‘Get out of the way’ of energy producers, Trump tells feds

Source: Jennifer Yachnin, E&E reporter • Posted: Friday, May 27, 2016

BISMARCK, N.D. — Presumptive Republican presidential nominee Donald Trump today vowed to expand domestic energy production to “make America rich again and make America great again.”

In a meandering news conference here ahead of a speech on energy policy, Trump touted oil and gas production while casting doubt about the viability of renewable power sources, including wind and solar.

“The federal government should get out of the way” of energy production, Trump said.

As his speech to the Williston Basin Petroleum Conference began, Trump took aim at various federal environmental regulations.

“These actions have denied millions of Americans access to the energy wealth sitting right underneath our feet. … This is your treasure. And you the American people are entitled to share in the riches,” he said.

Trump appeared at the news conference this afternoon accompanied by North Dakota Rep. Kevin Cramer (R) and Continental Resources Inc. CEO Harold Hamm — one of his most vocal supporters in the oil and gas industry — as well as the state’s delegates to the Republican National Convention.
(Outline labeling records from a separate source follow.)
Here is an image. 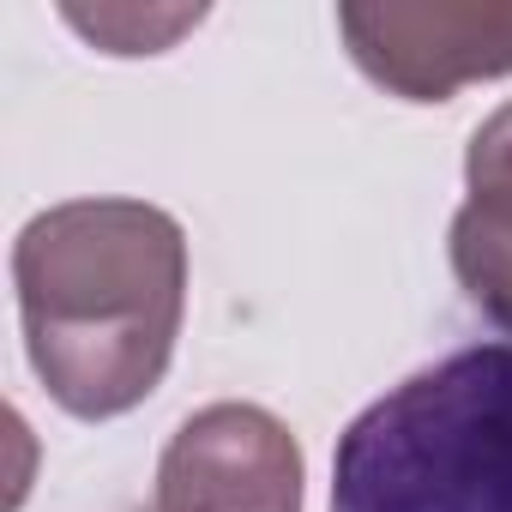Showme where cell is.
Returning <instances> with one entry per match:
<instances>
[{
  "label": "cell",
  "instance_id": "obj_1",
  "mask_svg": "<svg viewBox=\"0 0 512 512\" xmlns=\"http://www.w3.org/2000/svg\"><path fill=\"white\" fill-rule=\"evenodd\" d=\"M25 356L79 422L127 416L169 374L187 314V235L145 199H67L13 241Z\"/></svg>",
  "mask_w": 512,
  "mask_h": 512
},
{
  "label": "cell",
  "instance_id": "obj_2",
  "mask_svg": "<svg viewBox=\"0 0 512 512\" xmlns=\"http://www.w3.org/2000/svg\"><path fill=\"white\" fill-rule=\"evenodd\" d=\"M332 512H512V344H470L374 398L332 458Z\"/></svg>",
  "mask_w": 512,
  "mask_h": 512
},
{
  "label": "cell",
  "instance_id": "obj_3",
  "mask_svg": "<svg viewBox=\"0 0 512 512\" xmlns=\"http://www.w3.org/2000/svg\"><path fill=\"white\" fill-rule=\"evenodd\" d=\"M350 61L404 103H446L476 79L512 73V7H446V0H374L338 7Z\"/></svg>",
  "mask_w": 512,
  "mask_h": 512
},
{
  "label": "cell",
  "instance_id": "obj_4",
  "mask_svg": "<svg viewBox=\"0 0 512 512\" xmlns=\"http://www.w3.org/2000/svg\"><path fill=\"white\" fill-rule=\"evenodd\" d=\"M151 512H302V446L260 404H205L163 446Z\"/></svg>",
  "mask_w": 512,
  "mask_h": 512
},
{
  "label": "cell",
  "instance_id": "obj_5",
  "mask_svg": "<svg viewBox=\"0 0 512 512\" xmlns=\"http://www.w3.org/2000/svg\"><path fill=\"white\" fill-rule=\"evenodd\" d=\"M452 272L464 302L512 338V103L470 139L464 205L452 217Z\"/></svg>",
  "mask_w": 512,
  "mask_h": 512
},
{
  "label": "cell",
  "instance_id": "obj_6",
  "mask_svg": "<svg viewBox=\"0 0 512 512\" xmlns=\"http://www.w3.org/2000/svg\"><path fill=\"white\" fill-rule=\"evenodd\" d=\"M73 31H85L97 49H109V55H163L181 31H193L199 19H205V7H175V13H139V7H67L61 13Z\"/></svg>",
  "mask_w": 512,
  "mask_h": 512
}]
</instances>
Trump endorsed building the Keystone XL pipeline and told reporters that he would support other projects he was not familiar with, stating: “My basic bias would be to approve.”

Trump repeated his earlier assertion that the United States should receive profits from the KXL pipeline if it is constructed, citing the need for eminent domain to build the project.

“That’s how we’re going to make America rich again and make America great again,” Trump said.

The businessman and former reality TV star also reiterated his vow to reinvigorate the coal industry but said he would not seek to interfere with “market forces” such as competition from cheap natural gas and decreased international demand.

“All I can do is free up the coal,” Trump said.

Trump, who has received advice from Cramer on his energy platform in recent weeks, also said he would favor an “all of the above” energy policy but said that he would not support tax benefits for renewable energy production.

Trump also criticized solar and wind energy production as “very expensive” and asserted that wind energy production is too much of a threat to birds.

“Wind is killing all the eagles,” Trump said, later adding that wind “doesn’t work with a subsidy.”